Sunday, July 10, 2011

Number 2 is #1

Derek Jeter came up through the Yankees farm system with a baby face and a tendency to step instinctively into a pitch the better to drive it, if at the plate, or to break the right way at the sound of contact while playing shortstop. He had enough history and heritage to be a story ten times over anywhere, so plying a trade in the media navel of the world could never have been a day at the beach, though I imagine there were a reasonable of folks with radios and streaming video on the strand yesterday who had themselves a time even while they got a tan, all courtesy of the shortstop, #2, Derek Jeter.

Yesterday afternoon, Derek Jeter, became the twenty-eighth player in the history of Major League Baseball to collect three thousand base hits, dotting the "i," crossing the "t" and putting a large exclamation point on his afternoon with a home run for Hit #3000 and then coming back in the bottom of the eighth inning to drive in a possible successor, Eduardo Nunez, from third base as the New York Yankees, the most hated/best loved franchise in the world of professional sports, snapped a three game losing streak and topped the Tampa Bay Rays 5 to 4.

I smiled watching Jorge Posada hug him as he touched home to complete the round-tripper early in the game since Jeter, Andy Pettitte, Posada and Mariano Rivera worked their way up together and were The Core Four (now The Key Three with Pettitte's retirement last season). In any other area of life, Jeter would be regarded as a young man in his prime-at thirty-seven years of age.

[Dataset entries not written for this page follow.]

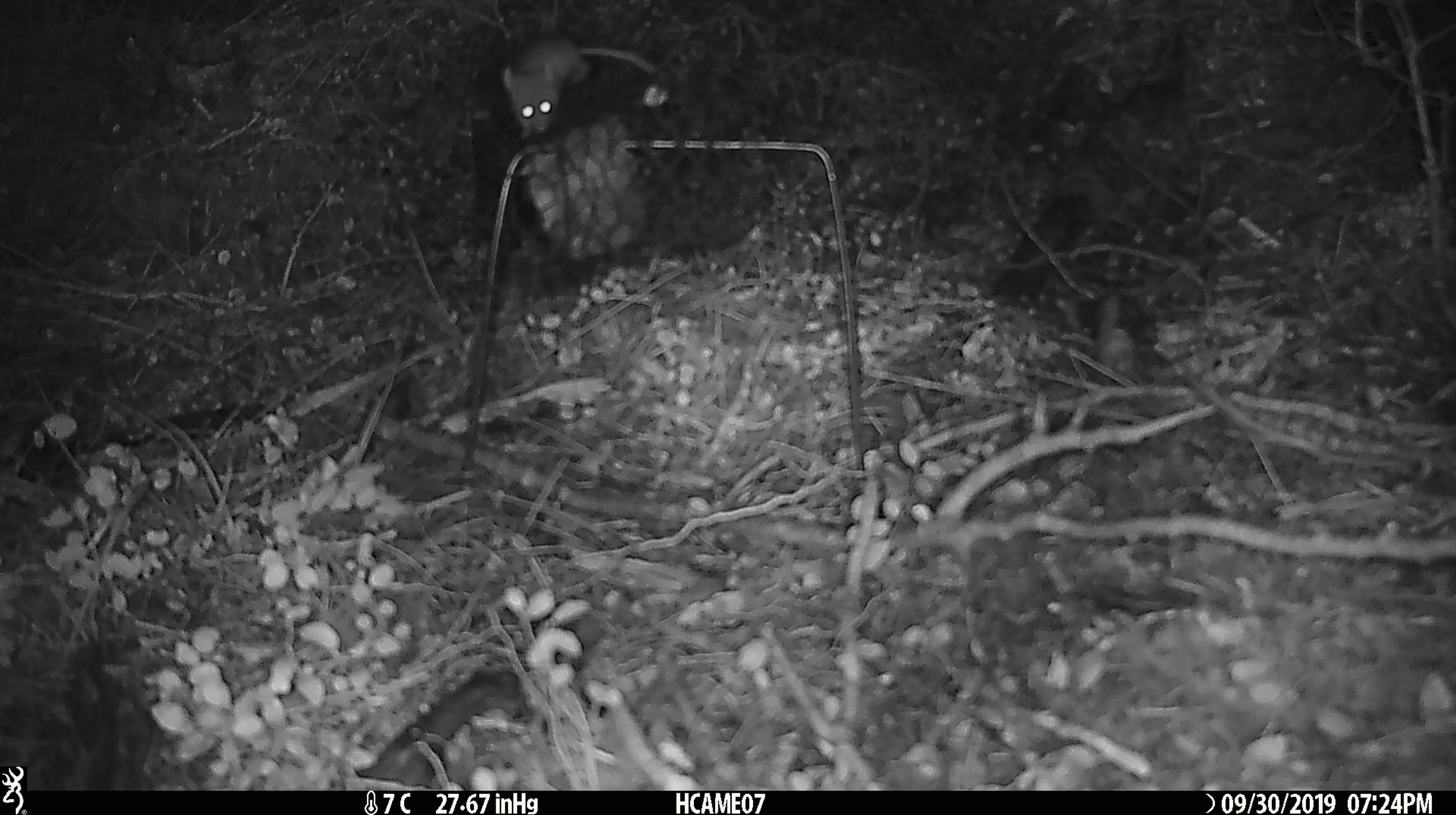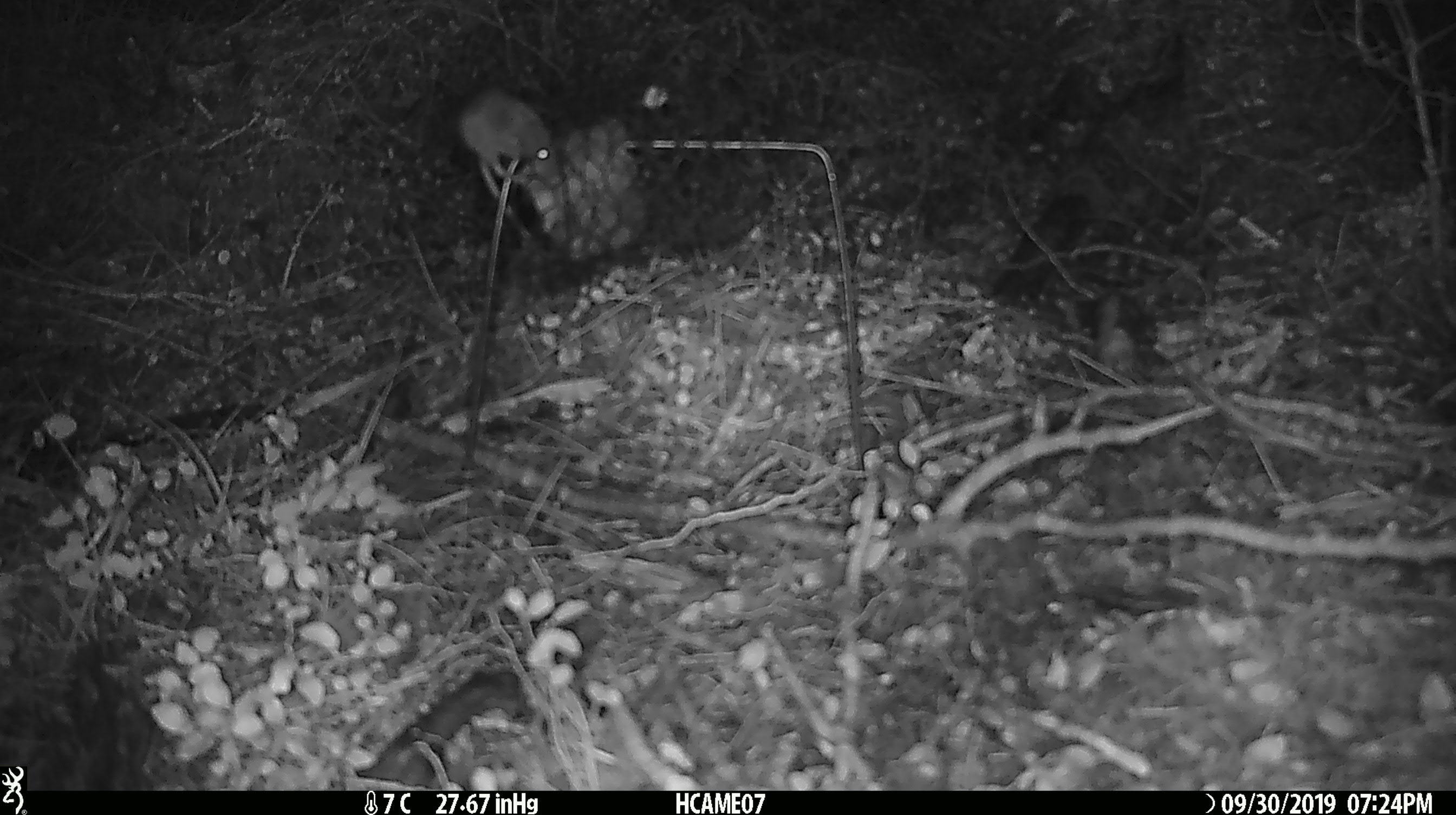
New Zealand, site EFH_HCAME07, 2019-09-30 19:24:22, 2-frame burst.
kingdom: Animalia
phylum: Chordata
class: Mammalia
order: Rodentia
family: Muridae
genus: Mus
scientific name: Mus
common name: mouse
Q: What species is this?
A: Mouse (Mus).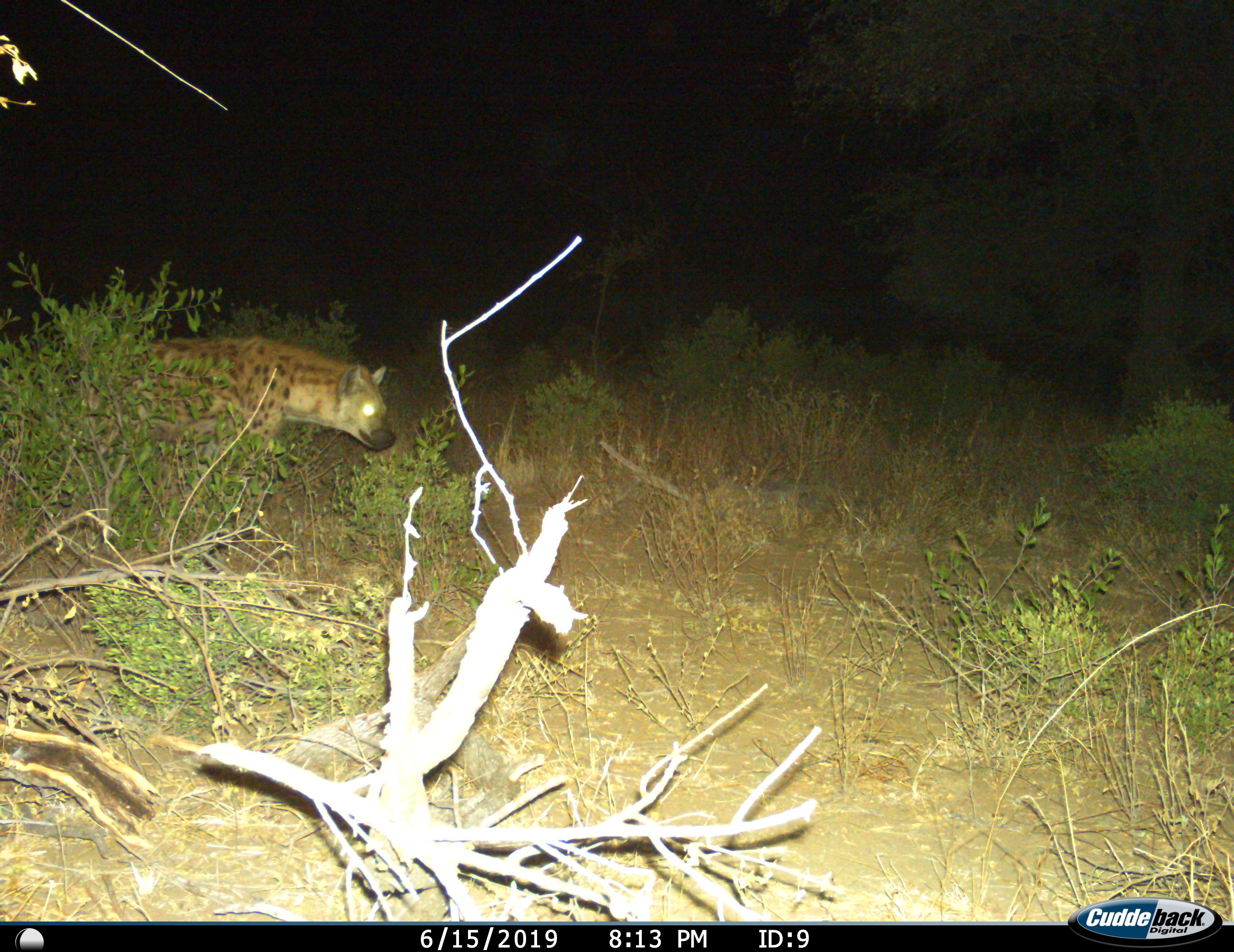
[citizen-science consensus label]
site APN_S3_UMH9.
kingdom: Animalia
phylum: Chordata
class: Mammalia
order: Carnivora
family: Hyaenidae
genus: Crocuta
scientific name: Crocuta crocuta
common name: spotted hyena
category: hyenaspotted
Hyenaspotted (spotted hyena) (Crocuta crocuta), count 1. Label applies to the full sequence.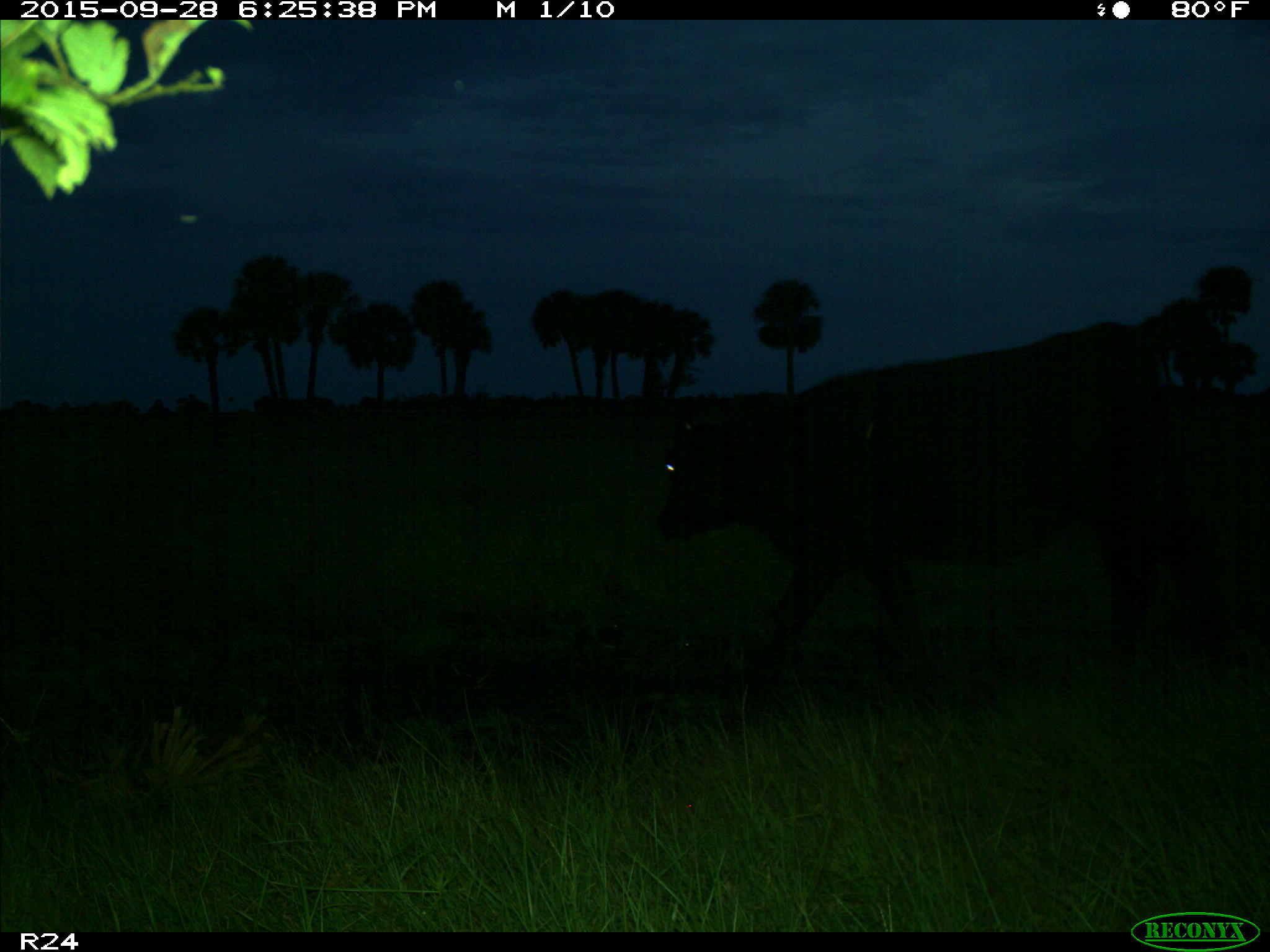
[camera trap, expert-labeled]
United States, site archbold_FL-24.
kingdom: Animalia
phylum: Chordata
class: Mammalia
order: Artiodactyla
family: Bovidae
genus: Bos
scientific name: Bos taurus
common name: domestic cow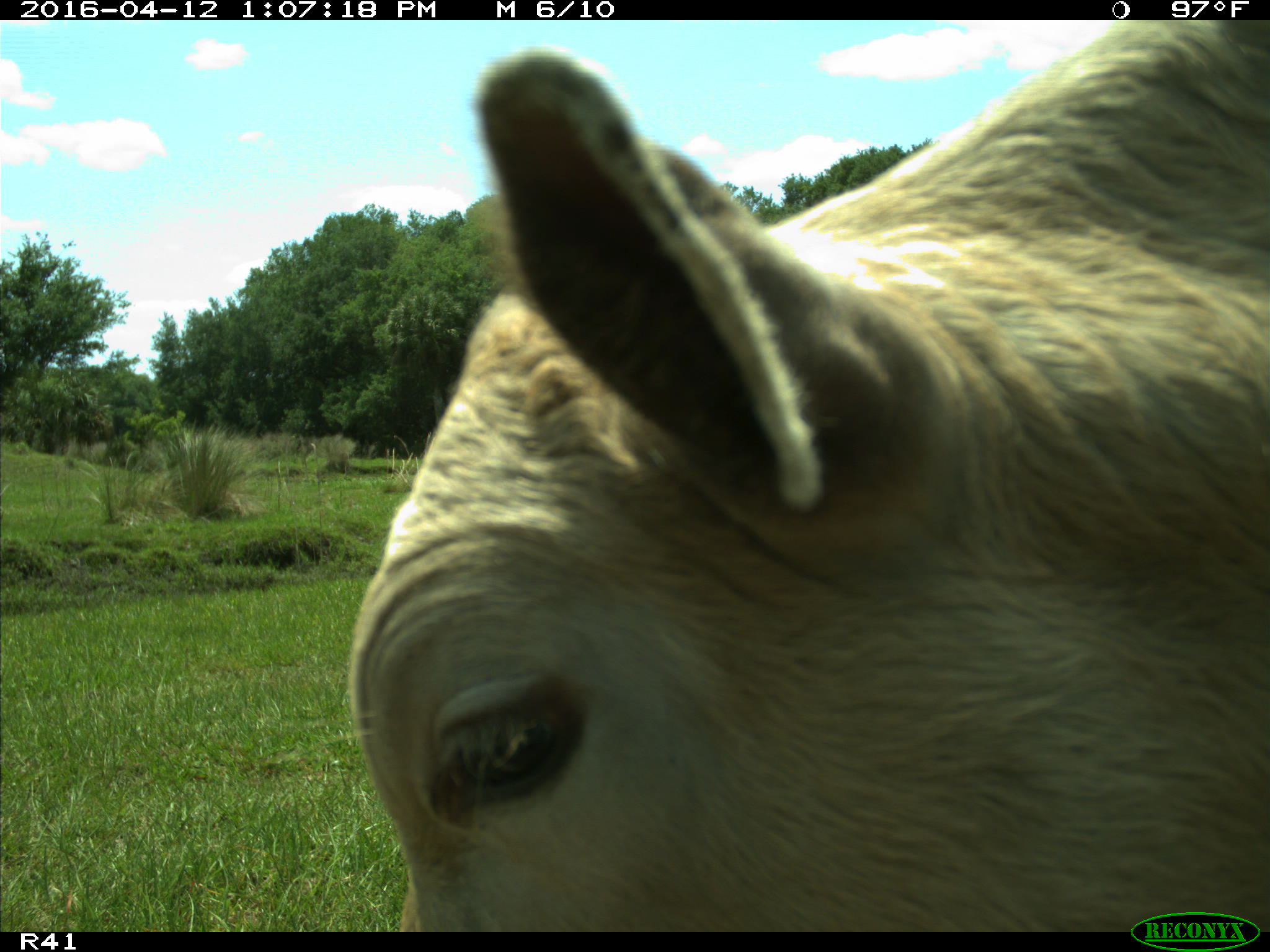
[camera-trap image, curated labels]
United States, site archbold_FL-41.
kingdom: Animalia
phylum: Chordata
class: Mammalia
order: Artiodactyla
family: Bovidae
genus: Bos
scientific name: Bos taurus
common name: domestic cow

Except, as Neil Young once offered, you can't be twenty on Sugar Mountain. Professional sports being what it is, thirty-seven is no longer young and in the off-season there were whispers about how Jeter had lost a step (or more) and observations on how his average had declined and speculation abounded that perhaps the time for coming and going had come and gone. (In the Valhalla of pro baseball, he had become, gasp!, only human.) There wasn't a lot to be thankful for last fall in the world of Pinstripes, even after a deal was done. Those who play never forget what those who root so often do: it's called professional sports for a reason.

Jeter's post-game comments showed again he is the consummate professional, as he emphasized the importance of the victory while acknowledging his enjoyment of the moment as The Man on the Mission. Hit #3000 was an achievement but its pursuit had become a distraction. The Captain, as Yankees fans call him, walked the walk and afterwards talked the talk helping remind all of us that baseball, like so much else, is a team sport. Sometimes it's we who root for him who risk becoming the Lost Boys of Summer. But for a moment yesterday afternoon, we became ten again and our world was bright with promise and reward.